I got the prints from Apple in the mail yesterday, they’re SO nice! I’m very impressed. The only thing I don’t like is that they are glossy. I prefer to have my prints matte.

Also, Eden got up in the middle of the night last night and went potty all by herself!!!! In the dark!!!! By herself!!!! Usually she freaks out about being in the dark and has to come all the way around the bed to my side (she can’t ask Jim for some reason) to ask if she can go potty. It’s so nice to have a potty trained child.

Finally, I haven’t been able to get an email out to Gina about the scarf swap. Gina are you out there? Are your squares coming?? Let me know?

3 comments » | Eden, marriage

nutshell

February 3rd, 2005 — 4:57pm

I’ve had a few questions about my life lately and I thought that it was an excellent idea to answer them here.

Jim and I started dating when I was 15 and he was 21. When I say the word dating, I use the term losely because we weren’t allowed to date. (You can imagine how well me daing a 21 year old went over with my parents.) We pretty much just saw each other any chance we got. It didn’t take long until we knew that we wanted to marry each other. I don’t think that it’s very often that a 15 year old falls in love with the person she wants to marry, but I have always been more mature for my age. And I think that I just knew what I wanted.

We had a rough go of it really. It was such a fight with my parents. We broke up once because we saw the inevatable coming, but we just couldn’t stay apart. We were forbidden to see each other, which we didn’t obey. Finally, the summer before my senior year, we were finally allowed to be together.

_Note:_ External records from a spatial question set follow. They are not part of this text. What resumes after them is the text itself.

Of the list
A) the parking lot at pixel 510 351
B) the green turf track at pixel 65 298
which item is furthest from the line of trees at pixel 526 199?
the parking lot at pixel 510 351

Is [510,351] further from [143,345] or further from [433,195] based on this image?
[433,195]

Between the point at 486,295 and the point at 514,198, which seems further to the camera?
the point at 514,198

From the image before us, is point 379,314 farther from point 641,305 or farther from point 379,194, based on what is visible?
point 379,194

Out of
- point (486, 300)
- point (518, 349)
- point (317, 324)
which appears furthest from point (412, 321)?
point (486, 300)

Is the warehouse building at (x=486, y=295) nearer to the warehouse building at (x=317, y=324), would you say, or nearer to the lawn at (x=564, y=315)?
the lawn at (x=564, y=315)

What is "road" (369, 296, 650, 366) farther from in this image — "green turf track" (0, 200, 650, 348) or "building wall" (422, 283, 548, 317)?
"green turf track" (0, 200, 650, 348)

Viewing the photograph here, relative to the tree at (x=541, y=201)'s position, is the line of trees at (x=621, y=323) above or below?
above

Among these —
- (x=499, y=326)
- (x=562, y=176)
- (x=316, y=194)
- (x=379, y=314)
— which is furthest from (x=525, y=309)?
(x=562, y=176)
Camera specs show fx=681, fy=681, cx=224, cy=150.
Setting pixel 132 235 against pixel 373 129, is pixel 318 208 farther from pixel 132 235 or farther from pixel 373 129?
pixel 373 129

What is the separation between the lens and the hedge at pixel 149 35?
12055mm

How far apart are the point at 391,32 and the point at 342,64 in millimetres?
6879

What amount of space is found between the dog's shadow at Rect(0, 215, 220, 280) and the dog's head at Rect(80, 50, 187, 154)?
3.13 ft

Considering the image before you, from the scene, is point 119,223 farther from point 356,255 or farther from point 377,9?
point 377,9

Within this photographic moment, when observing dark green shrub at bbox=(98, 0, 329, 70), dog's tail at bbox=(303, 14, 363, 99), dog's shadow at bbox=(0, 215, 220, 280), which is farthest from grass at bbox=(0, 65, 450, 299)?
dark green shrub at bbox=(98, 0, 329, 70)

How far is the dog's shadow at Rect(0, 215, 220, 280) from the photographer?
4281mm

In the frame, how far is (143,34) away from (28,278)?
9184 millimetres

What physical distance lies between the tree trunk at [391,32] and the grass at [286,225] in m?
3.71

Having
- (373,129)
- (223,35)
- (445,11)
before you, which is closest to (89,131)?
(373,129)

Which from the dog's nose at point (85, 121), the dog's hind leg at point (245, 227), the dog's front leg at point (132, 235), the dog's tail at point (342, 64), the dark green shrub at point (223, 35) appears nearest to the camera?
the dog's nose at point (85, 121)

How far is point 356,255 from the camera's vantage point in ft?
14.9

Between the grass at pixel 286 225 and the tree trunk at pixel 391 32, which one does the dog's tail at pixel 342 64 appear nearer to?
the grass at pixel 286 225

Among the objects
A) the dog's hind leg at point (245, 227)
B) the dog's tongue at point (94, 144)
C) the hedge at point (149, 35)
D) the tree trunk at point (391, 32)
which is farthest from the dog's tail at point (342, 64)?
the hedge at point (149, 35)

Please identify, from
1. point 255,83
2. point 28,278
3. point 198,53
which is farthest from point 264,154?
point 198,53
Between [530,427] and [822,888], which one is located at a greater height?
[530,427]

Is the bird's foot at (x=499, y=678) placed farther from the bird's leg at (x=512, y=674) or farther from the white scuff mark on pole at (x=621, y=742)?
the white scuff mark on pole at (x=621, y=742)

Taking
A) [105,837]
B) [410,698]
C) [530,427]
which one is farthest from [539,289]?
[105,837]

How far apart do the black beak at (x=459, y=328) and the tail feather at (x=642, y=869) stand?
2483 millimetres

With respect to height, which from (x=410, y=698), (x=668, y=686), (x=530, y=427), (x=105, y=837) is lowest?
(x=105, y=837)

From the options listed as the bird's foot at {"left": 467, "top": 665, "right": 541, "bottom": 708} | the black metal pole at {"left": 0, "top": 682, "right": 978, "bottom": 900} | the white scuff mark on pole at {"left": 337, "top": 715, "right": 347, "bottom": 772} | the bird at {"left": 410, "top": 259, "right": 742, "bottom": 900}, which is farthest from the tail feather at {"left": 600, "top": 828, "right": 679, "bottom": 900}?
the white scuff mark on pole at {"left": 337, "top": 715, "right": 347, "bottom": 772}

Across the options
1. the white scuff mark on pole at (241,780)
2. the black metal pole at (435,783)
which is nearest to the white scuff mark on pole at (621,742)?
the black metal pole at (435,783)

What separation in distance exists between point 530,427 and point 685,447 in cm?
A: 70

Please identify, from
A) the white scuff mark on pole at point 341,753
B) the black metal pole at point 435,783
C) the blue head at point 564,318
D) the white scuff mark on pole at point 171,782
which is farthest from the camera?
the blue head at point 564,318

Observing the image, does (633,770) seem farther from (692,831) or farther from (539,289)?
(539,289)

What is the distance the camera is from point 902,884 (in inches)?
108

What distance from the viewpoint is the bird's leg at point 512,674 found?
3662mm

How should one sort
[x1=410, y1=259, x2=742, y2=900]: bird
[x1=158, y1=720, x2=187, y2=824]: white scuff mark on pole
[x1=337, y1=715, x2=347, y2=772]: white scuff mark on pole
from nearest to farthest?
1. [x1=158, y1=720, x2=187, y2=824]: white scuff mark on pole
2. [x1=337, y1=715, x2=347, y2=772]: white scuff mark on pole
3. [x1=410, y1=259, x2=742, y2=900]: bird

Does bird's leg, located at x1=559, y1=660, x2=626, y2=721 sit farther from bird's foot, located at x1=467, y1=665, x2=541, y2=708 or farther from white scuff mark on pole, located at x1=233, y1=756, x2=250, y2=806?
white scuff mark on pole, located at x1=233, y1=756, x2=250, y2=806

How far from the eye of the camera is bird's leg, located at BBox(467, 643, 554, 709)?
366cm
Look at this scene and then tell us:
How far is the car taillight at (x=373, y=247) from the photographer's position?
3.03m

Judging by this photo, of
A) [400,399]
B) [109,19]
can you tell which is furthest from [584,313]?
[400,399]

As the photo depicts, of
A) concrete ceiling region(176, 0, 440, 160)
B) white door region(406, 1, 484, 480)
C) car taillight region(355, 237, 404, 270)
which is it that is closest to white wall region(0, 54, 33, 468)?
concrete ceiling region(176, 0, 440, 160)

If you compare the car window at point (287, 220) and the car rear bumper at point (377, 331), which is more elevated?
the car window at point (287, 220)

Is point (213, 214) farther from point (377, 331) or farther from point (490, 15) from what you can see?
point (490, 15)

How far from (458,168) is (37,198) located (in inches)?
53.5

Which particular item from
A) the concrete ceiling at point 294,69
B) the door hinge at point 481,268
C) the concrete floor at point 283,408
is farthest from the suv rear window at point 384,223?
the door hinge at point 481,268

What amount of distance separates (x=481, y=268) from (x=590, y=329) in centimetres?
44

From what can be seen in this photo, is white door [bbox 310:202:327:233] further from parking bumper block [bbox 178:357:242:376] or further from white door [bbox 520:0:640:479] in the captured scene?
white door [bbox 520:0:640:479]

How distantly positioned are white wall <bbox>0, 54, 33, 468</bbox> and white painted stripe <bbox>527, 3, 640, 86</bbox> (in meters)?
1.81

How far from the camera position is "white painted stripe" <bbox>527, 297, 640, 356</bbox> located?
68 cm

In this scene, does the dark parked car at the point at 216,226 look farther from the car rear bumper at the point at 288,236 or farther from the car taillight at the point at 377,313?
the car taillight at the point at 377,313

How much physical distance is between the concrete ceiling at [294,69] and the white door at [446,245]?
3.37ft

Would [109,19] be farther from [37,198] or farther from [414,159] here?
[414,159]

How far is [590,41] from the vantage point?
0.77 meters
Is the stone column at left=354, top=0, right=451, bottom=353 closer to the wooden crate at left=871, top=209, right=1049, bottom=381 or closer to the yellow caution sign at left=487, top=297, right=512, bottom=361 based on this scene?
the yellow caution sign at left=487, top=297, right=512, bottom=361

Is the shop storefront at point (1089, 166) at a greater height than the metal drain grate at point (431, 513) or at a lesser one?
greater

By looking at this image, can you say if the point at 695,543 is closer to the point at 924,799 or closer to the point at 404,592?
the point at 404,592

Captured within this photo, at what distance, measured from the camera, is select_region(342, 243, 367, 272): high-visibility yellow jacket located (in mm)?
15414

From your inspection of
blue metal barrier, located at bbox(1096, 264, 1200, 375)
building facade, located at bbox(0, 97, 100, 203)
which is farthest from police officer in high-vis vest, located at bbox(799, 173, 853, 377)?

I think they realized that Jim was there to stay. Later on that year I was forbidden to see him again. It only lasted a week. I can be rather dramatic and they gave in.

homecoming 1998

By the time I turned 18 we were just ready to get married. It was important to both of us that we were virgins when we married and, after almost three years of being together, it was getting to the point in our relationship that it was getting VERY hard to resist. Plus, we knew what we wanted and we had fought for it so hard, so why wait?

We got married October 16, 1999. 1 month and 1 day after my 18th birthday. I think it was with my parents blessing. I know that now my mom thinks the world of Jim. I’m not sure about my dad, I know that I’m not living the life he would have chosen for me. But having the kids has softened him up a bit to my life, they are so cute…

wedding

EDIT: I also wanted to say that while it has been good for me to marry so young, I wouldn’t necessarily advise it for everyone. There are hard things about starting a marriage when you still have a lot of growing up to do. Jim has been extremely patient with me and I know that if our marriage hadn’t been built on a firm foundation of knowing each other and knowing what we wanted in each other and, in my opinion God’s blessing, we wouldn’t have lasted this long. And while I say I knew what I wanted, I can’t say how lucky I am that I made the right choice. I couldn’t see then what experience has shown me now and… I’m just so lucky that I chose right.

I got pregnant with Eden about two years into our marriage, just a few months after we bought our house. It was one of those things where we weren’t trying but we weren’t prevenitng it either. Jim was in extreme shock when I first took the pregnancy test. He refused to believe me until it was confirmed by a doctor. He soon warmed up to the idea and out popped baby Eden Joy, just two weeks after Jim had been laid off from his job.
Eden newborn
He still marvels at how well I handled it. We just had to hit the ground running with our business. It was do or die.

11 months after Eden was born, I got pregnant with Honor. This time our roles were reversed. I was in extreme shock and Jim was super excited. All I have to say is it only takes one time of not being vigillant with our birth control method…. ONE TIME!!! I was pretty miserable during my pregnancy with Honor. I was sick and puking for the majority of it and then it was like the hottest summer EVER. God smiled on me when he was born two weeks early.
Honor newborn

There you have it, the last 8 years of my life in a nutshell.